▶ **Objective**: Put the lines below into a JSON list of strings, one string per line, skipping blank lines and leaving out the pictures.

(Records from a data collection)
================================

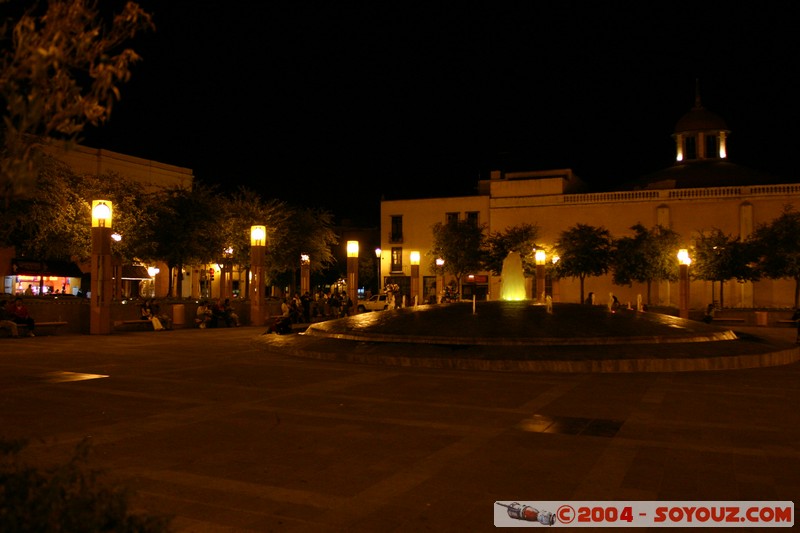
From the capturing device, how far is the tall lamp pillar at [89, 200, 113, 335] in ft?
72.7

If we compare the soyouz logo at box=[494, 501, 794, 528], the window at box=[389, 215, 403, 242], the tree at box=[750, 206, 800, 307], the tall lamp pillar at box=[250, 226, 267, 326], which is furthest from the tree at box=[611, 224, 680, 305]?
the soyouz logo at box=[494, 501, 794, 528]

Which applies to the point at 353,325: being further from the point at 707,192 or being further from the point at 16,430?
the point at 707,192

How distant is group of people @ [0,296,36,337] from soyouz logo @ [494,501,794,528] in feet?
64.2

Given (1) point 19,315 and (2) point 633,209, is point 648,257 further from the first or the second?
(1) point 19,315

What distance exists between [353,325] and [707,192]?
39649 millimetres

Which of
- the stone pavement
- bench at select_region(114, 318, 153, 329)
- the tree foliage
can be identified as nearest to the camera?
the tree foliage

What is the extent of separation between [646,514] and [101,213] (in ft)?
67.0

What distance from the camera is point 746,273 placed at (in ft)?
137

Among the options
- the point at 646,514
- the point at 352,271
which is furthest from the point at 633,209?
the point at 646,514

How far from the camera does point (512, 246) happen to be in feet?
174

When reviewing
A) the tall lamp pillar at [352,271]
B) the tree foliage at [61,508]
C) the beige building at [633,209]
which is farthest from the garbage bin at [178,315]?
the beige building at [633,209]

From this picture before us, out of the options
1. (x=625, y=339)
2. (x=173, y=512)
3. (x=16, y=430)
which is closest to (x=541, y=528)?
(x=173, y=512)

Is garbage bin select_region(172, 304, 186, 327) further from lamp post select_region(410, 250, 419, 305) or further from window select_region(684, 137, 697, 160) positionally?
window select_region(684, 137, 697, 160)

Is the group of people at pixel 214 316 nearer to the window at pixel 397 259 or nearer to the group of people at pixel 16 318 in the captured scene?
the group of people at pixel 16 318
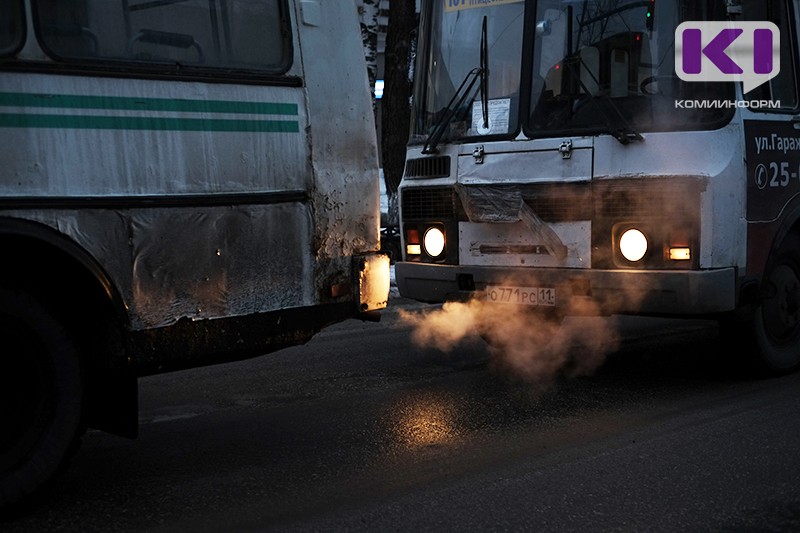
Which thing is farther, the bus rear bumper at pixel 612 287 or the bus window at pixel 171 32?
the bus rear bumper at pixel 612 287

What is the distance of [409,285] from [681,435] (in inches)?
98.7

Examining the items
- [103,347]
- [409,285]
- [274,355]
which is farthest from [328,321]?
[274,355]

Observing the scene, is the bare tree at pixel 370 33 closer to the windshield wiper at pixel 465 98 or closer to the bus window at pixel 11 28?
the windshield wiper at pixel 465 98

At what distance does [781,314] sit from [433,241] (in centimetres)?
240

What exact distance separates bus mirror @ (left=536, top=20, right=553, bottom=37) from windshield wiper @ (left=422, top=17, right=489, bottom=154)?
385mm

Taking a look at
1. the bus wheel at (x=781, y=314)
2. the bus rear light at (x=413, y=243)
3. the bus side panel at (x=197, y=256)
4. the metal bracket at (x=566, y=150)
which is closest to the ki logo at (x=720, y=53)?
the metal bracket at (x=566, y=150)

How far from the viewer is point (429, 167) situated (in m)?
7.32

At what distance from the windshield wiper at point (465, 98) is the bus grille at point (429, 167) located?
0.07 m

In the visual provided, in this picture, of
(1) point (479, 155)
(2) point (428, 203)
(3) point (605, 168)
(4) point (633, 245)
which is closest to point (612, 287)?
(4) point (633, 245)

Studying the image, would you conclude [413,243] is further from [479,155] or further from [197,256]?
[197,256]

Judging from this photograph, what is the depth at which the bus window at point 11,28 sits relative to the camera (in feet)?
13.4

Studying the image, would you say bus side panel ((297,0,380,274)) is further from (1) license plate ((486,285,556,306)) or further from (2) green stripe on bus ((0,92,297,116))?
(1) license plate ((486,285,556,306))

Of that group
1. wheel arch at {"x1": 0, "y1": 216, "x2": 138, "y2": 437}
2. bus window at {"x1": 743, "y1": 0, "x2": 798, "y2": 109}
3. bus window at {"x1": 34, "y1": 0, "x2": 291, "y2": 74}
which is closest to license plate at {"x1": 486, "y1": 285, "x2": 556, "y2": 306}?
bus window at {"x1": 743, "y1": 0, "x2": 798, "y2": 109}

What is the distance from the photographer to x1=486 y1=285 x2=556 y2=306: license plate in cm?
671
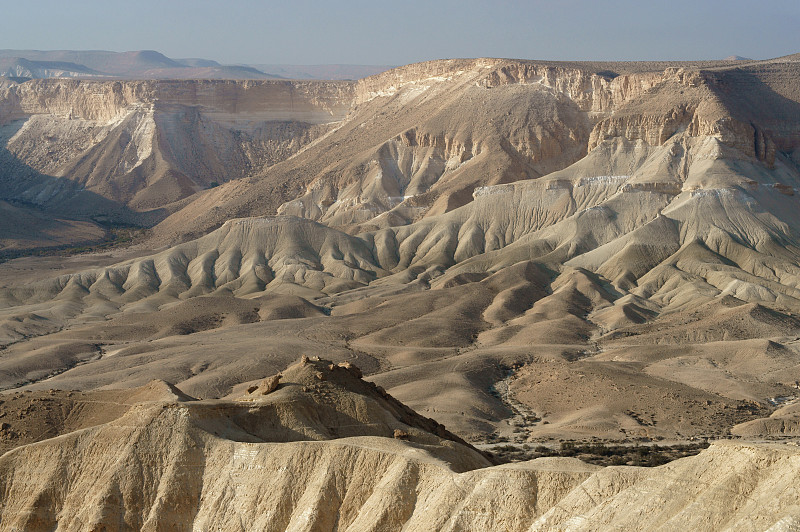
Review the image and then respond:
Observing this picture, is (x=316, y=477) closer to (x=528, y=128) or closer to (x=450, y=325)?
(x=450, y=325)

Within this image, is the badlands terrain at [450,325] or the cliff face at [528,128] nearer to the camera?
the badlands terrain at [450,325]

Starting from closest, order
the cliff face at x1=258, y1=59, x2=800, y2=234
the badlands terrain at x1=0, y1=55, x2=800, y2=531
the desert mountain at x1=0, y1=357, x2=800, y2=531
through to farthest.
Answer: the desert mountain at x1=0, y1=357, x2=800, y2=531 → the badlands terrain at x1=0, y1=55, x2=800, y2=531 → the cliff face at x1=258, y1=59, x2=800, y2=234

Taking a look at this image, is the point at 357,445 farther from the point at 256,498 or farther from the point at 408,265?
the point at 408,265

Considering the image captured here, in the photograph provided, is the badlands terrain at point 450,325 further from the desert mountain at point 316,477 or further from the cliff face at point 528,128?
the cliff face at point 528,128

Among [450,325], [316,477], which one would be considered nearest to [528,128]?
[450,325]

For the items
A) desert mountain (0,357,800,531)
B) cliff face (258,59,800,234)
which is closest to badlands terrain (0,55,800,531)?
desert mountain (0,357,800,531)

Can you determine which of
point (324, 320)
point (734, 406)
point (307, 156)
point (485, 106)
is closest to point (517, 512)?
point (734, 406)

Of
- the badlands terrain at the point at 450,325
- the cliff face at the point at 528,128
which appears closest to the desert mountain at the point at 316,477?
the badlands terrain at the point at 450,325

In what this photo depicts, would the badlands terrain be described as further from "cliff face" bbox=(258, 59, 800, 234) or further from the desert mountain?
"cliff face" bbox=(258, 59, 800, 234)
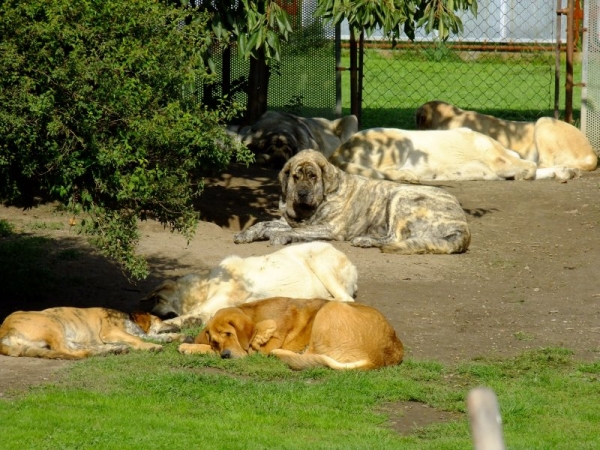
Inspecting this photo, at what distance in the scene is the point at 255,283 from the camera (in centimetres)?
920

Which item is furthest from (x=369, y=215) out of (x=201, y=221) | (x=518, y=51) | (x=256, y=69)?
(x=518, y=51)

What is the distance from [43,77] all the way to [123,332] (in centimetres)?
194

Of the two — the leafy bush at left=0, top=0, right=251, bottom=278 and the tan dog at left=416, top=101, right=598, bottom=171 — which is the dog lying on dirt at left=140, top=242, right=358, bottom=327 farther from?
the tan dog at left=416, top=101, right=598, bottom=171

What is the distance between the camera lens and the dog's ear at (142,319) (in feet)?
27.3

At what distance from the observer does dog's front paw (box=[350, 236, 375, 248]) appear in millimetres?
12105

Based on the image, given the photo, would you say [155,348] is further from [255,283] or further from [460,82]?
[460,82]

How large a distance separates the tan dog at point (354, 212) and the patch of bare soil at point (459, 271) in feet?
0.89

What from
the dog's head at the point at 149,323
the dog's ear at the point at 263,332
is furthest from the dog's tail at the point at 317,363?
the dog's head at the point at 149,323

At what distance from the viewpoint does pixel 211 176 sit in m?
14.6

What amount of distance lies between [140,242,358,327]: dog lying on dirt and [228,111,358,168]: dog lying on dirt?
20.4ft

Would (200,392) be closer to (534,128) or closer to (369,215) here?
(369,215)

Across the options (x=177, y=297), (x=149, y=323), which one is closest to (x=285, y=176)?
(x=177, y=297)

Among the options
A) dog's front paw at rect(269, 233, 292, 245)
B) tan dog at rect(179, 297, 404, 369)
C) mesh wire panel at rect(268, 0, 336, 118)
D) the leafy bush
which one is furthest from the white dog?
tan dog at rect(179, 297, 404, 369)

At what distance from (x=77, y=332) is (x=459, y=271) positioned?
447 cm
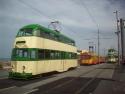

================================

▶ **The solution**:
[
  "From the capturing device, how far is the tall lamp pillar at [89, 200, 113, 335] in ft?",
  "72.7",
  "If we compare the soyouz logo at box=[494, 501, 794, 528], the window at box=[389, 215, 403, 242], the tree at box=[750, 206, 800, 307], the tall lamp pillar at box=[250, 226, 267, 326], which is furthest from the tree at box=[611, 224, 680, 305]?",
  "the soyouz logo at box=[494, 501, 794, 528]",
  "Which applies to the point at 353,325: being further from the point at 707,192 or being further from the point at 16,430?",
  "the point at 707,192",
  "How distant is group of people @ [0,296,36,337] from soyouz logo @ [494,501,794,528] in feet?",
  "64.2",
  "Given (1) point 19,315 and (2) point 633,209, is point 648,257 further from the first or the second?",
  "(1) point 19,315",
  "What distance exists between [353,325] and [707,192]?",
  "39649 millimetres",
  "Which of",
  "- the stone pavement",
  "- bench at select_region(114, 318, 153, 329)",
  "- the tree foliage",
  "can be identified as nearest to the camera?",
  "the tree foliage",
  "What is the extent of separation between [646,514] and [101,213] (in ft)?",
  "67.0",
  "What distance from the camera is point 746,273 placed at (in ft)?",
  "137",
  "Among the options",
  "- the point at 646,514",
  "- the point at 352,271",
  "which is furthest from the point at 633,209?",
  "the point at 646,514",
  "How far from the camera does point (512, 246) happen to be in feet?",
  "174",
  "When reviewing",
  "A) the tall lamp pillar at [352,271]",
  "B) the tree foliage at [61,508]",
  "C) the beige building at [633,209]",
  "which is farthest from the garbage bin at [178,315]?",
  "the beige building at [633,209]",
  "From this picture before us, out of the options",
  "1. (x=625, y=339)",
  "2. (x=173, y=512)",
  "3. (x=16, y=430)",
  "which is closest to (x=541, y=528)?",
  "(x=173, y=512)",
  "Is garbage bin select_region(172, 304, 186, 327) further from lamp post select_region(410, 250, 419, 305) or further from window select_region(684, 137, 697, 160) positionally?",
  "window select_region(684, 137, 697, 160)",
  "Is the group of people at pixel 214 316 nearer to the window at pixel 397 259 or nearer to the group of people at pixel 16 318 in the captured scene?",
  "the group of people at pixel 16 318",
  "Which thing is farther, the bus rear bumper at pixel 612 287 or the bus window at pixel 171 32?",
  "the bus rear bumper at pixel 612 287",
  "What is the distance of [409,285] from [681,435] (in inches)?",
  "98.7",
  "Examining the items",
  "- [103,347]",
  "- [409,285]",
  "- [274,355]",
  "which is farthest from [328,321]?",
  "[274,355]",
  "Observing the scene, is the bare tree at pixel 370 33 closer to the windshield wiper at pixel 465 98 or closer to the bus window at pixel 11 28?",
  "the windshield wiper at pixel 465 98",
  "At what distance does [781,314] sit from [433,241] (in centimetres)?",
  "240",
  "What exact distance separates bus mirror @ (left=536, top=20, right=553, bottom=37) from windshield wiper @ (left=422, top=17, right=489, bottom=154)?",
  "385mm",
  "Taking a look at",
  "1. the bus wheel at (x=781, y=314)",
  "2. the bus rear light at (x=413, y=243)",
  "3. the bus side panel at (x=197, y=256)",
  "4. the metal bracket at (x=566, y=150)",
  "which is closest to the ki logo at (x=720, y=53)?",
  "the metal bracket at (x=566, y=150)",
  "How far from the viewer is point (429, 167) situated (in m)?",
  "7.32",
  "At what distance from the windshield wiper at point (465, 98) is the bus grille at point (429, 167) located?",
  "0.07 m",
  "In the visual provided, in this picture, of",
  "(1) point (479, 155)",
  "(2) point (428, 203)",
  "(3) point (605, 168)",
  "(4) point (633, 245)",
  "which is closest to point (612, 287)?",
  "(4) point (633, 245)",
  "Studying the image, would you conclude [413,243] is further from [479,155] or further from [197,256]?",
  "[197,256]",
  "Judging from this photograph, what is the depth at which the bus window at point 11,28 sits relative to the camera (in feet)?",
  "13.4",
  "Studying the image, would you say bus side panel ((297,0,380,274)) is further from (1) license plate ((486,285,556,306)) or further from (2) green stripe on bus ((0,92,297,116))?",
  "(1) license plate ((486,285,556,306))",
  "Of that group",
  "1. wheel arch at {\"x1\": 0, \"y1\": 216, \"x2\": 138, \"y2\": 437}",
  "2. bus window at {\"x1\": 743, \"y1\": 0, \"x2\": 798, \"y2\": 109}",
  "3. bus window at {\"x1\": 34, \"y1\": 0, \"x2\": 291, \"y2\": 74}",
  "which is closest to license plate at {\"x1\": 486, \"y1\": 285, \"x2\": 556, \"y2\": 306}?",
  "bus window at {\"x1\": 743, \"y1\": 0, \"x2\": 798, \"y2\": 109}",
  "What is the distance from the photographer to x1=486 y1=285 x2=556 y2=306: license plate in cm?",
  "671",
  "Review the image and then respond:",
  "Observing this picture, is (x=316, y=477) closer to (x=528, y=128) or closer to (x=450, y=325)?",
  "(x=450, y=325)",
  "Within this image, is the badlands terrain at [450,325] or the cliff face at [528,128] nearer to the camera?",
  "the badlands terrain at [450,325]",
  "Starting from closest, order",
  "the cliff face at x1=258, y1=59, x2=800, y2=234",
  "the badlands terrain at x1=0, y1=55, x2=800, y2=531",
  "the desert mountain at x1=0, y1=357, x2=800, y2=531",
  "through to farthest.",
  "Answer: the desert mountain at x1=0, y1=357, x2=800, y2=531 → the badlands terrain at x1=0, y1=55, x2=800, y2=531 → the cliff face at x1=258, y1=59, x2=800, y2=234",
  "Taking a look at this image, is the point at 357,445 farther from the point at 256,498 or farther from the point at 408,265?",
  "the point at 408,265",
  "Considering the image captured here, in the photograph provided, is the badlands terrain at point 450,325 further from the desert mountain at point 316,477 or further from the cliff face at point 528,128?",
  "the cliff face at point 528,128",
  "Among [450,325], [316,477], which one would be considered nearest to [528,128]?",
  "[450,325]",
  "For the items",
  "A) desert mountain (0,357,800,531)",
  "B) cliff face (258,59,800,234)",
  "which is closest to badlands terrain (0,55,800,531)?",
  "desert mountain (0,357,800,531)",
  "Can you determine which of",
  "point (324, 320)",
  "point (734, 406)",
  "point (307, 156)",
  "point (485, 106)",
  "is closest to point (517, 512)?",
  "point (734, 406)",
  "Of",
  "- the badlands terrain at the point at 450,325",
  "- the cliff face at the point at 528,128",
  "which appears closest to the desert mountain at the point at 316,477?",
  "the badlands terrain at the point at 450,325",
  "In what this photo depicts, would the badlands terrain be described as further from \"cliff face\" bbox=(258, 59, 800, 234) or further from the desert mountain?",
  "\"cliff face\" bbox=(258, 59, 800, 234)",
  "Inspecting this photo, at what distance in the scene is the point at 255,283 from the camera (in centimetres)?",
  "920",
  "Which item is furthest from (x=369, y=215) out of (x=201, y=221) | (x=518, y=51) | (x=256, y=69)?",
  "(x=518, y=51)",
  "What is the distance from [43,77] all the way to [123,332] (in centimetres)?",
  "194",
  "Of the two — the leafy bush at left=0, top=0, right=251, bottom=278 and the tan dog at left=416, top=101, right=598, bottom=171 — which is the dog lying on dirt at left=140, top=242, right=358, bottom=327 farther from?",
  "the tan dog at left=416, top=101, right=598, bottom=171",
  "What is the distance between the camera lens and the dog's ear at (142,319) (in feet)?",
  "27.3",
  "At what distance from the observer does dog's front paw (box=[350, 236, 375, 248]) appear in millimetres?",
  "12105",
  "Based on the image, given the photo, would you say [155,348] is further from [255,283] or further from [460,82]?",
  "[460,82]",
  "How large a distance separates the tan dog at point (354, 212) and the patch of bare soil at point (459, 271) in feet?",
  "0.89",
  "What from",
  "the dog's head at the point at 149,323",
  "the dog's ear at the point at 263,332",
  "is furthest from the dog's tail at the point at 317,363?",
  "the dog's head at the point at 149,323",
  "At what distance from the viewpoint does pixel 211 176 sit in m?",
  "14.6",
  "What amount of distance lies between [140,242,358,327]: dog lying on dirt and [228,111,358,168]: dog lying on dirt?",
  "20.4ft",
  "Would (200,392) be closer to (534,128) or closer to (369,215) here?",
  "(369,215)",
  "Across the options (x=177, y=297), (x=149, y=323), which one is closest to (x=285, y=176)?",
  "(x=177, y=297)",
  "Among the options",
  "A) dog's front paw at rect(269, 233, 292, 245)",
  "B) tan dog at rect(179, 297, 404, 369)",
  "C) mesh wire panel at rect(268, 0, 336, 118)",
  "D) the leafy bush",
  "which one is furthest from the white dog?",
  "tan dog at rect(179, 297, 404, 369)",
  "At what distance from (x=77, y=332) is (x=459, y=271) positioned?",
  "447 cm"
]